The real controversy in the use of oral and/or rectal contrast exists with abdominal/pelvic studies. Radiologists report the increased sensitivity of 64 and 128-slice MDCT scanners and warn us constantly of hypersensitivity reactions, albeit less likely with non-ionic contrast, and contrast-induced nephrotoxicity. And yet, they still want us to use contrast to “improve imaging quality.” If they want to limit the risk of acute hypersensitivity reactions and nephrotoxicity, they need to quit demanding contrast when the evidence just doesn’t support its use.

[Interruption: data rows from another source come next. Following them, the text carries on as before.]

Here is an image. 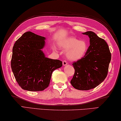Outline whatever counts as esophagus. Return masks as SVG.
<instances>
[{"instance_id": "34e87169", "label": "esophagus", "mask_w": 121, "mask_h": 121, "mask_svg": "<svg viewBox=\"0 0 121 121\" xmlns=\"http://www.w3.org/2000/svg\"><path fill=\"white\" fill-rule=\"evenodd\" d=\"M62 63H63V65H64V66H65V65H68V63H67V61H63V62H62Z\"/></svg>"}]
</instances>
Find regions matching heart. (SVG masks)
Listing matches in <instances>:
<instances>
[{"mask_svg":"<svg viewBox=\"0 0 121 121\" xmlns=\"http://www.w3.org/2000/svg\"><path fill=\"white\" fill-rule=\"evenodd\" d=\"M59 46L62 49L67 50L66 57L72 61L80 60L87 50V44L85 41L78 40L74 37H69L60 41Z\"/></svg>","mask_w":121,"mask_h":121,"instance_id":"obj_1","label":"heart"}]
</instances>
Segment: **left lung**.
Returning <instances> with one entry per match:
<instances>
[{
	"label": "left lung",
	"instance_id": "obj_1",
	"mask_svg": "<svg viewBox=\"0 0 121 121\" xmlns=\"http://www.w3.org/2000/svg\"><path fill=\"white\" fill-rule=\"evenodd\" d=\"M89 37L90 46L84 57L73 63L75 70L71 84L81 91L93 89L103 82L107 76L111 54L104 39L95 33H83Z\"/></svg>",
	"mask_w": 121,
	"mask_h": 121
}]
</instances>
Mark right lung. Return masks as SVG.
Returning a JSON list of instances; mask_svg holds the SVG:
<instances>
[{
    "label": "right lung",
    "instance_id": "obj_1",
    "mask_svg": "<svg viewBox=\"0 0 121 121\" xmlns=\"http://www.w3.org/2000/svg\"><path fill=\"white\" fill-rule=\"evenodd\" d=\"M45 39L27 32L13 47L11 67L17 83L23 89L43 91L49 85L53 71L62 66L61 61L45 56L42 50Z\"/></svg>",
    "mask_w": 121,
    "mask_h": 121
}]
</instances>
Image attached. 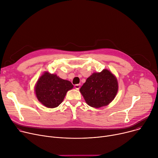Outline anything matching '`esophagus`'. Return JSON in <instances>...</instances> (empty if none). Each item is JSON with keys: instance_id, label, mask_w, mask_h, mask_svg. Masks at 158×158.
I'll list each match as a JSON object with an SVG mask.
<instances>
[{"instance_id": "1", "label": "esophagus", "mask_w": 158, "mask_h": 158, "mask_svg": "<svg viewBox=\"0 0 158 158\" xmlns=\"http://www.w3.org/2000/svg\"><path fill=\"white\" fill-rule=\"evenodd\" d=\"M74 88L76 89H79L80 88V85H74Z\"/></svg>"}]
</instances>
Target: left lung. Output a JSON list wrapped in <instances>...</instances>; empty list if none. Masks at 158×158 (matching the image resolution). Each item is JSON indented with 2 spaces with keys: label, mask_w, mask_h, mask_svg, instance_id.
Returning <instances> with one entry per match:
<instances>
[{
  "label": "left lung",
  "mask_w": 158,
  "mask_h": 158,
  "mask_svg": "<svg viewBox=\"0 0 158 158\" xmlns=\"http://www.w3.org/2000/svg\"><path fill=\"white\" fill-rule=\"evenodd\" d=\"M88 106L100 108L109 105L118 91V80L107 69L94 72L79 89Z\"/></svg>",
  "instance_id": "left-lung-1"
}]
</instances>
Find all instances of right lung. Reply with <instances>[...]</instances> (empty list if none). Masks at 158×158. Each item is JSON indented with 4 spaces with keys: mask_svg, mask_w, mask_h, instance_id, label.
<instances>
[{
    "mask_svg": "<svg viewBox=\"0 0 158 158\" xmlns=\"http://www.w3.org/2000/svg\"><path fill=\"white\" fill-rule=\"evenodd\" d=\"M73 86L67 80L45 72L38 79L35 92L38 100L48 108H55L64 100L67 92Z\"/></svg>",
    "mask_w": 158,
    "mask_h": 158,
    "instance_id": "right-lung-1",
    "label": "right lung"
}]
</instances>
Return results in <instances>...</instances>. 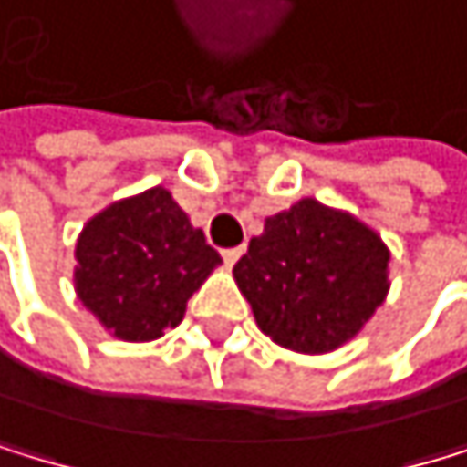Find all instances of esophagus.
<instances>
[{
  "label": "esophagus",
  "instance_id": "1",
  "mask_svg": "<svg viewBox=\"0 0 467 467\" xmlns=\"http://www.w3.org/2000/svg\"><path fill=\"white\" fill-rule=\"evenodd\" d=\"M221 255H223V261H226V264L232 266V264H235V261H238V258L244 255V246H232V249H223Z\"/></svg>",
  "mask_w": 467,
  "mask_h": 467
}]
</instances>
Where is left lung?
<instances>
[{"label":"left lung","mask_w":467,"mask_h":467,"mask_svg":"<svg viewBox=\"0 0 467 467\" xmlns=\"http://www.w3.org/2000/svg\"><path fill=\"white\" fill-rule=\"evenodd\" d=\"M390 249L356 214L301 198L269 214L235 264L238 290L275 344L324 356L353 341L390 290Z\"/></svg>","instance_id":"left-lung-1"}]
</instances>
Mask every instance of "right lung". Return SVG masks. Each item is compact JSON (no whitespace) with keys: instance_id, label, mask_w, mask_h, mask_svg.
<instances>
[{"instance_id":"obj_1","label":"right lung","mask_w":467,"mask_h":467,"mask_svg":"<svg viewBox=\"0 0 467 467\" xmlns=\"http://www.w3.org/2000/svg\"><path fill=\"white\" fill-rule=\"evenodd\" d=\"M74 258L77 298L119 341H154L177 327L192 293L221 266L203 229L163 186L88 218Z\"/></svg>"}]
</instances>
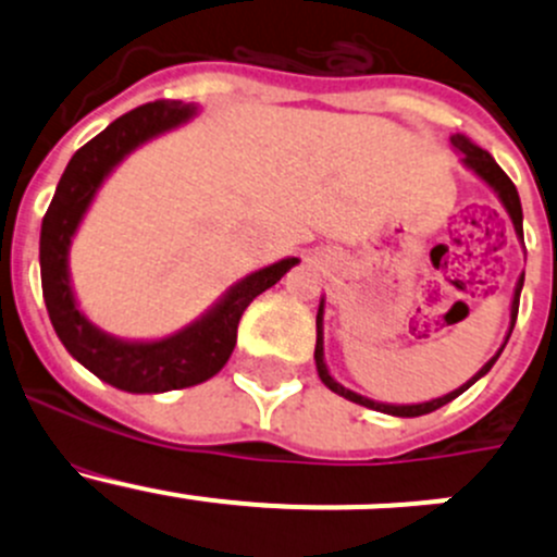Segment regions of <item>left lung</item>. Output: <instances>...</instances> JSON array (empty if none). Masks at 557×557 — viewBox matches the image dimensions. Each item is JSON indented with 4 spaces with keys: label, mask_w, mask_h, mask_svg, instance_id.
Instances as JSON below:
<instances>
[{
    "label": "left lung",
    "mask_w": 557,
    "mask_h": 557,
    "mask_svg": "<svg viewBox=\"0 0 557 557\" xmlns=\"http://www.w3.org/2000/svg\"><path fill=\"white\" fill-rule=\"evenodd\" d=\"M453 145H455V148L460 150V153H463L466 166H471V170H474L476 174H480V177L485 180V183L491 185L493 190H496L498 199H502V201H504V207H507L509 218H512L515 232H518L520 237H522V207H520V196H518V188H515L512 180L507 177V172H504L502 166H498L496 161H493V156L487 153V150L476 148V145H471L469 139L460 137V134H455V137H453ZM522 280H525V277H520L518 288H515V299H512V325H509V334H512L515 320H518V307H520ZM320 323H323V305H320V310H318V342H314V367H318L320 380H323V383L329 385L331 391H334V393H339V396H345V398H350V401L361 404V407L377 409V412H387V414H398V418H420V414L436 412V409H440V407H445V404H450L453 398H458L460 393L466 391V387L474 385L476 380L482 377V374L491 372V367H493V363H496V358L502 356V350H504V347H502V350H498L496 356H493L491 361H487L485 367H482L480 372H476L474 377L469 380V383L460 385L458 391L447 393V396H442V398H434V401H425V404H407V407H393V404H377V401H369V398H363V396H358V393L347 391V387H342L339 383H336L334 377H331L329 369H325V363H323V334H320ZM507 339H509V336H507ZM504 345H507V342H504Z\"/></svg>",
    "instance_id": "left-lung-1"
}]
</instances>
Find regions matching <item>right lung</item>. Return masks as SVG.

In addition to posing additional unnecessary risk to the patient, using contrast also causes substantial operational issues in every emergency department, resulting in increased throughput times, diagnostic delays and less patients being seen. For example, if an oral contrast protocol takes 90 minutes to complete (delivery, ingestion of the contrast and waiting for it to traverse the GI tract) and 10 ED patients undergo this protocol daily, a cascading effect of delays will result. Those ten protocols will cost your department 15 hours of bed time. This equates to 5,475 hours annually. If the average length of stay (all comers) is two hours, 2,737 less patients can be seen in your department annually, resulting in $273,700 less physician reimbursement (assuming an average $100 collected per patient) and $1,095,000 less revenue for the hospital in ED charges alone (assuming an average of $400 per visit for the facility/hospital side).
So if the contrast is not clinically necessary, per the research, and it’s obstructing the ED, why are we still doing it? The radiologists claim they get better results. However, their own literature suggests that they don’t. To quote Rick Bukata: If we put their own literature in a Mercedes catalog, maybe they’ll read it. The fact is that whatever marginal benefit in image quality is perceived by some Radiologists is most likely personal preference and is so minor that it doesn’t aid them in getting the right answer.
There are limitations to CT with any abdominal process. However, the use of contrast doesn’t remedy those concerns. It has been proposed that we should just order “renal stone protocol CTs” and avoid the argument altogether. I don’t advocate this approach for two reasons. First, without disclosing what pathology we are truly looking for, we are handicapping the Radiologist, impairing their ability to appropriately interpret the study. If you’re worried about appendicitis, they need to know that. The second reason is that we shouldn’t hide from this discussion. If we stop calling this practice into question, I fear it will be accepted as standard practice, resulting in delays, ED inefficiency and potential patient complications.